造形コントローラ13(図1図10参照)は、造形部11を、生成されたプログラムに従って駆動して、積層造形物の粗形材71Cにビード79A,79B,79C,・・・を順次に並設し、第1層目のビード層(層状体H1)を形成する。そして、第1層目のビード層(層状体H1)の上に第2層目のビード(層状体H2)79D,79E,・・・を順次に並設する。
【0067】
造形コントローラ13は、各ビード79A~79E,・・・の形成時に、上記したプログラムに従ってトーチ17を図中奥側(紙面垂直方向)に向けて移動させ、シールドガスG雰囲気中で発生させたアークによりビード形成の目標位置付近を加熱する。そして、加熱により溶融した溶加材Fmが目標位置で凝固することで、新たなビードが形成される。これにより、図7に示す粗形状のビード層が形成される。ビード層が形成された積層造形領域75は、その後の適宜な加工によって所望のブレード55の形状に仕上げられる。
【0068】
ここで、本構成においては、積層造形領域75をビードで形成する際に、積層造形領域75を超えた領域までビードを連続して形成し、この連続して形成されたビードから試験片を作製する。
【0069】
図17は試験片を内包する試験片部分81が形成されたスクリュー形状の積層造形物51の斜視図である。

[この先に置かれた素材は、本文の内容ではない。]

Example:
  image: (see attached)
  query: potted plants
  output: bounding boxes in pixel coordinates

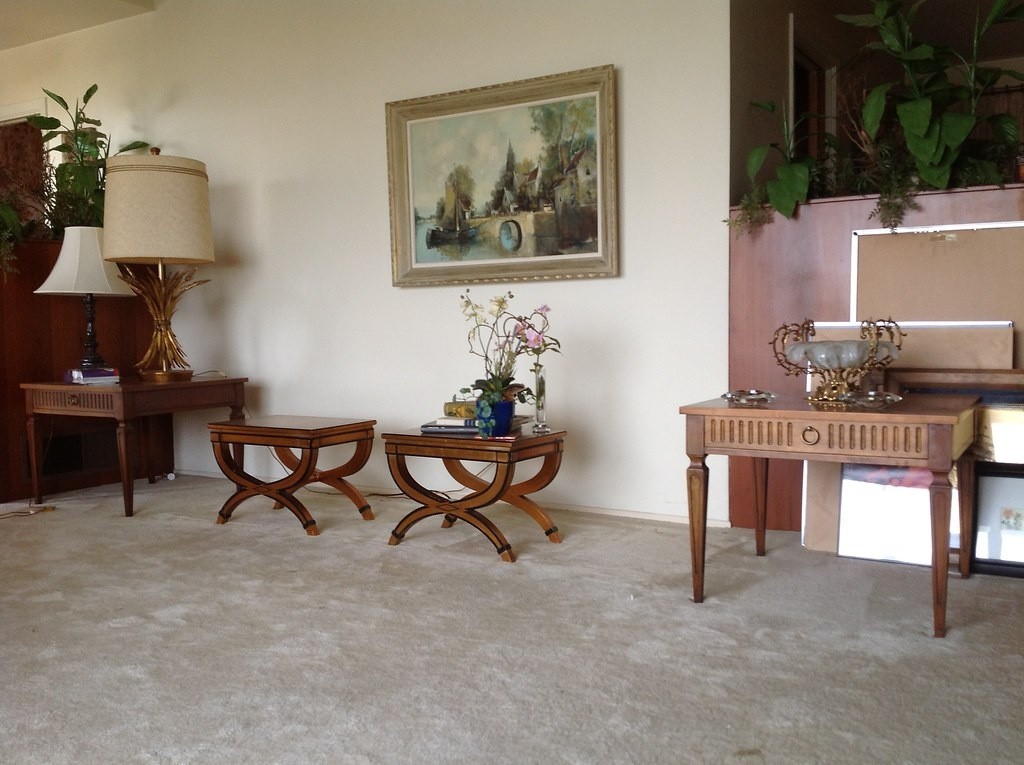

積層造形物51には、ブレード55の軸方向端部に試験片部分81が、ビード形成方向Vbに沿って配置される。つまり、前述した図2に示すように、ブレード55となる製品部分27に、余盛り部分35と、余盛り部分35を介して接続される試験片部分81とを、製品部分27(ブレード55)となるビードを延ばして連続して形成する。
【0070】
この場合、図2に示すベース板23は、図17に示す軸体53に相当するベース材に相当する。
【0071】
ここで例示する積層造形物51は、ブレード55の半径方向の高さが60mm以上のスクリューロータである。試験片部分81は、ビードの形成方向に沿った積層造形物51の必要領域の外側で、余分に、試験片サイズに1~15mmを加えた長さを連続して形成する。そして、造形後に積層造形物51から試験片部分81を切削加工等の適宜な機械加工によって切り出す。切り出された試験片部分81は、例えば、シャルピー衝撃試験の試験片サイズ(55mm×10mm×10mm)に仕上げられる。一方、製品部分となるブレード55は、切削加工等により最終形状に仕上げられる。
【0072】
試験片部分81の切り出しは、積層造形物51の形状データを用いて、NC加工機により切断することでも行える。その場合、試験片部分81の3次元座標や切断面を求めて切断位置を指定すればよい。具体的には、試験片部分81を切り出す加工手順のプログラムを、積層造形物の積層モデルの設計と共に作成しておけばよい。そして、積層造形物の造型後に切り出しのプログラムを実行すれば、所望の試験片部分81が切り出される。更に、最終的な試験片形状まで仕上げるプログラムを作成し、これを実行して試験片を作製すれば、効率よく試験片が得られる。
【0073】
上記手順で試験片部分81の切り出しを実施し、切り出した試験片部分81の断面を観察することで、巣の有無等の溶接欠陥を確認できる。また、試験片部分81から作製した試験片を用いた機械特性試験により、積層造形物51を破壊、変形させることなく強度を評価できる。
【0074】
そして、試験片の切り出し位置をビード単位で調整することで、積層造形物51における所望の部位の強度を選択的に調べることができる。すなわち、試験片部分81は、ブレード55の軸方向端部に設けることに限らず、他の部位に設けてもよい。例えば、ブレード55の軸方向の中間部分に試験片部分を設けて、ブレード面評価用の試験片を作製することもできる。
【0075】
このように、本発明は上記の実施形態に限定されるものではなく、実施形態の各構成を相互に組み合わせることや、明細書の記載、並びに周知の技術に基づいて、当業者が変更、応用することも本発明の予定するところであり、保護を求める範囲に含まれる。
【0076】
以上の実施態様においては、積層造形物を溶接のビードにより形成する場合で説明しているが、溶接ビードに限らず、他の方式によって積層造形物を造形する場合にも本発明を好適に適用できる。例えば、粉体からなる造形材を、レーザビームで照射して所望の目的形状の層状体を形成し、層状体を順次積層することで積層造形物を製造する方式であってもよい。
【0077】
また、上記例ではベース板23等のベース材にビードを形成して積層造形物を造形する例を示しているが、ベース材を設けずにビードを積層して、積層造形物を造形してもよい。
【0078】
以上の通り、本明細書には次の事項が開示されている。
(1) 造形材を溶融、凝固させた層状体を積層して、所望の形状の積層造形物を造形する積層造形物の製造方法であって、
前記積層造形物は、製品となる製品部分と、試験片を内包する大きさの試験片部分とを有し、
前記層状体を、前記製品部分から前記試験片部分まで連続して形成する積層造形物の製造方法。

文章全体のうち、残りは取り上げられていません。